• **Text shown**

Model archiving#

This notebook provides an summary of how DES models were shared. This uses Janssen et al (2020) methodology to classify model archiving. The summary breaks into the following categories: open science archives, online code repositories, personal or organisation websites, or an online platform. This is further summarise by models developed via code based tools or Visual Interative Modelling (VIM) software. The latter is typically a single file.

The notebook answers the following research question:

What methods, tools, and resources did authors use to share their computer models and code?

Data used in analysis#

The dataset is a subset of the main review - limited to models shared. The type of model shared is coded as Visual Interactive Modelling (VIM) based (e.g Anylogic, Simul8, Arena) versus CODE (e.g. Matlab, Python, SimPy, Java, R Simmer).

The data can be found here: https://raw.githubusercontent.com/TomMonks/des_sharing_lit_review/main/data/bp_audit.zip

1. Imports#

1.1. Standard#

import pandas as pd
import numpy as np

1.2 Preprocessing#

from preprocessing import load_clean_bpa, drop_columns

2. Constants#

FILE_NAME = 'https://raw.githubusercontent.com/TomMonks/' \
    + 'des_sharing_lit_review/main/data/bp_audit.zip'

3. Analysis functions#

A number of simple functions to conduct the analysis and format output.

• **Collected data**

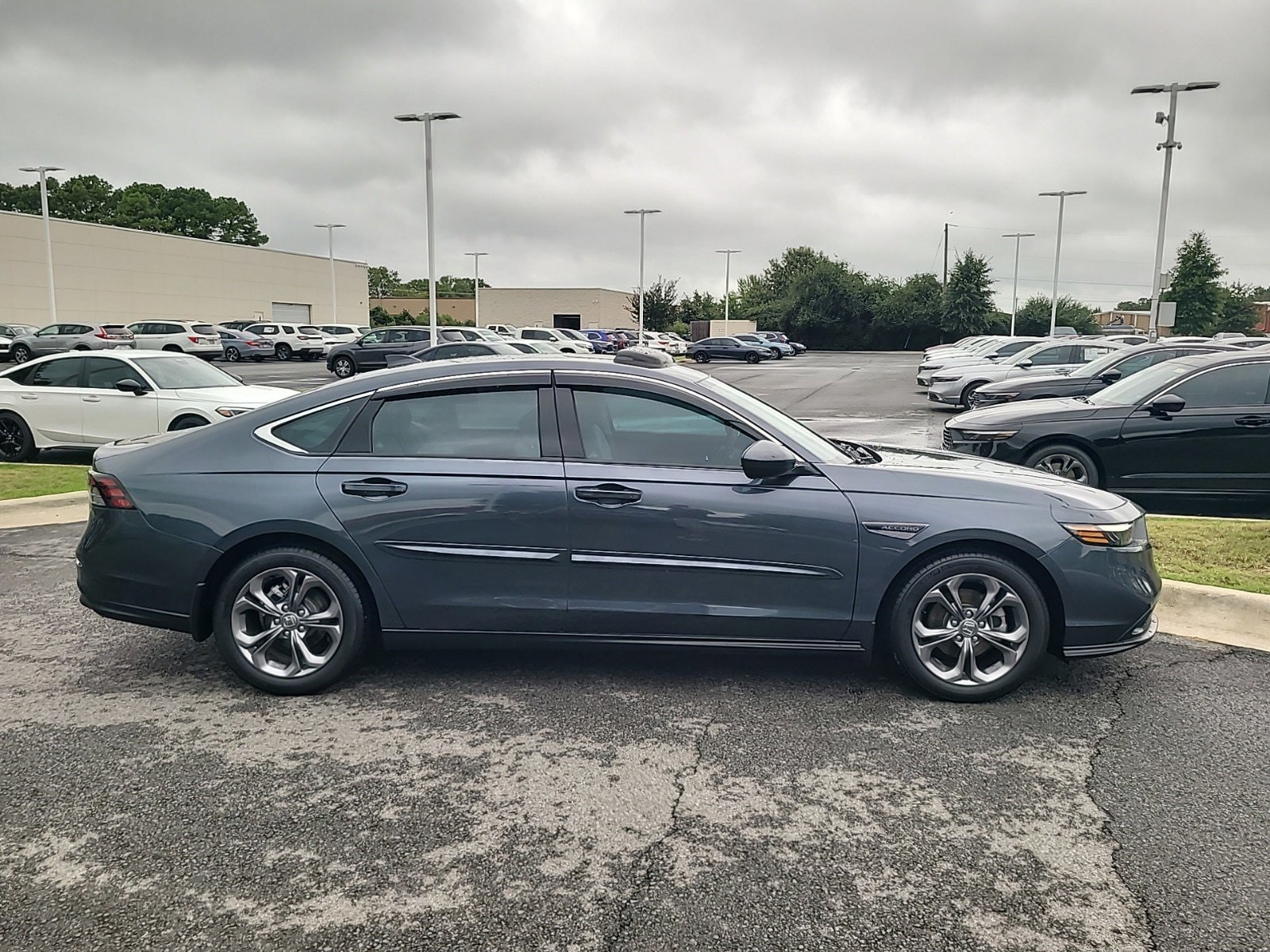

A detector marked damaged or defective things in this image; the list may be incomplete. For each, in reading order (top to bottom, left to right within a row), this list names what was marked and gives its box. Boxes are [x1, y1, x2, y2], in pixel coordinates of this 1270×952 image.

cracked pavement [0, 523, 1264, 952]
pavement crack [599, 720, 711, 949]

• **Exercise 1**
Transcribe the model archiving notebook between "Model archiving#" and "a single file.", inclusive.
• **Exercise 2**
Turn the paragraph of the model archiving notebook that begins "The dataset is a subset of the main review" into a short list that keeps its main facts.
• **Exercise 3**
For each statement, answer yes or no to whether it agrees with the model archiving notebook, and quote the words that decide it. (a) The notebook classifies model archiving with the Janssen et al (2020) methodology. (b) Models built with VIM software are usually spread across several files. (c) The analysis functions are described as simple.

• **Exercise result 1**
Model archiving#

This notebook provides an summary of how DES models were shared. This uses Janssen et al (2020) methodology to classify model archiving. The summary breaks into the following categories: open science archives, online code repositories, personal or organisation websites, or an online platform. This is further summarise by models developed via code based tools or Visual Interative Modelling (VIM) software. The latter is typically a single file.

• **Exercise result 2**
- The dataset is a subset of the main review, limited to models that were shared.
- Each shared model is coded by type:
  - VIM based (e.g. Anylogic, Simul8, Arena)
  - CODE (e.g. Matlab, Python, SimPy, Java, R Simmer)

• **Exercise result 3**
(a) Yes: "This uses Janssen et al (2020) methodology to classify model archiving."
(b) No: "The latter is typically a single file."
(c) Yes: "A number of simple functions to conduct the analysis and format output."